Development of a predictive maintenance model which provides fault identification and diagnostics on electrical gearmotor systems

Abstract

Industrial electric motors are at the heart of almost every industry. They are a 47 billion USD market in 2020 and consume 70% of all industrial electricity. They are generally paired with a gearbox and load, which is referred to as an electric gearmotor system. Being so essential means that it is important to avoid failures, 98% of 300 researched companies by ITIC reported a cost of 100.000 USD every hour of downtime. To detect failures a technology called fault detection and diagnosis (FDD) is used, which is a method to foresee failures or faults in a system that deteriorates over time through evaluating the state of the system. It is an extensively academically research subject, however, has hardly been adopted in industrial settings where electric gearmotor systems are applied. Thus, a FDD model was developed to provide insight, knowledge, and a practical example into the necessities of an industrial FDD model.

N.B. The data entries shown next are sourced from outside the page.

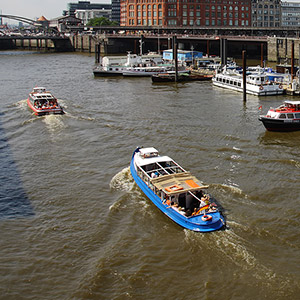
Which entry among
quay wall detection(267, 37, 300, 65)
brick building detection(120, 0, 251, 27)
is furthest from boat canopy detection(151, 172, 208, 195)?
brick building detection(120, 0, 251, 27)

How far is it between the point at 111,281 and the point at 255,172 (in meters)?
15.6

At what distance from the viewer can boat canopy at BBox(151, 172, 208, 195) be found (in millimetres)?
25906

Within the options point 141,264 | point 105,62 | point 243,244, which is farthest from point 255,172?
point 105,62

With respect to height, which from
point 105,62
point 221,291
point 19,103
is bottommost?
point 221,291

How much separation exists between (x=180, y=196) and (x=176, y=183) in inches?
35.8

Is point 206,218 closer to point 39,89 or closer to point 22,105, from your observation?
point 22,105

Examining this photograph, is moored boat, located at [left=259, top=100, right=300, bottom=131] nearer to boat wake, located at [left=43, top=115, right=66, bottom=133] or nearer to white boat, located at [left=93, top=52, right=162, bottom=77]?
boat wake, located at [left=43, top=115, right=66, bottom=133]

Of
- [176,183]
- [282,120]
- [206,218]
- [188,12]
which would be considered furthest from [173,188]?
[188,12]

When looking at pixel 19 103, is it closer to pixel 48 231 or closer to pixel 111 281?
pixel 48 231

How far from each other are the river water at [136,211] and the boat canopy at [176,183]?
1.68 metres

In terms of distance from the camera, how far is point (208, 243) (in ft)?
77.0

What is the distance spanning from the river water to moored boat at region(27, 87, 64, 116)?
1.49 meters

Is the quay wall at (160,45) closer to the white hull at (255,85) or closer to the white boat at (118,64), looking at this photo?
the white boat at (118,64)

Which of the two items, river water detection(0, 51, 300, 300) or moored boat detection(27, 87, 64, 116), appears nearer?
river water detection(0, 51, 300, 300)
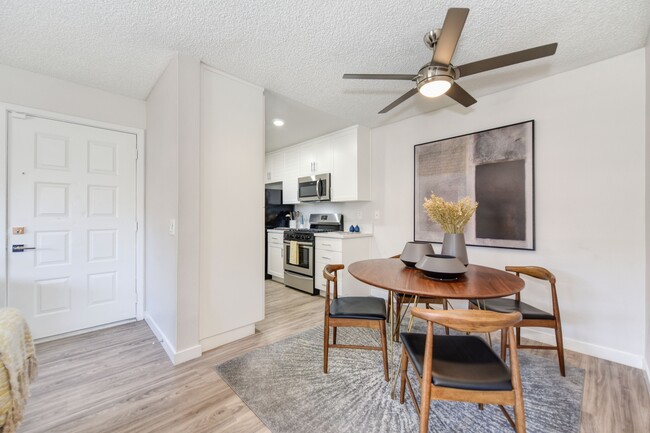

This was achieved through conducting an analysis on the state-of-the-art of FDD in industrial settings and conducting a literature review on FDD. Based on an analysis of the conclusions a hybrid diagnostics model was developed. For the fault detection a model-based solution was used, it compared the predicted torque to the measured torque of a motor to create a health indication value. If this value crosses a pre-determined threshold an alarm would go off. For fault identification a decision tree machine learning algorithm is used to identify: blockage, bearing, gear or random failure in a system. To verify and validate the hybrid diagnostics model it was applied to a client of SEW Eurodrive where data was available of a known system. The system had a fault detection accuracy as high as 94% and could classify failures with an accuracy of 93%.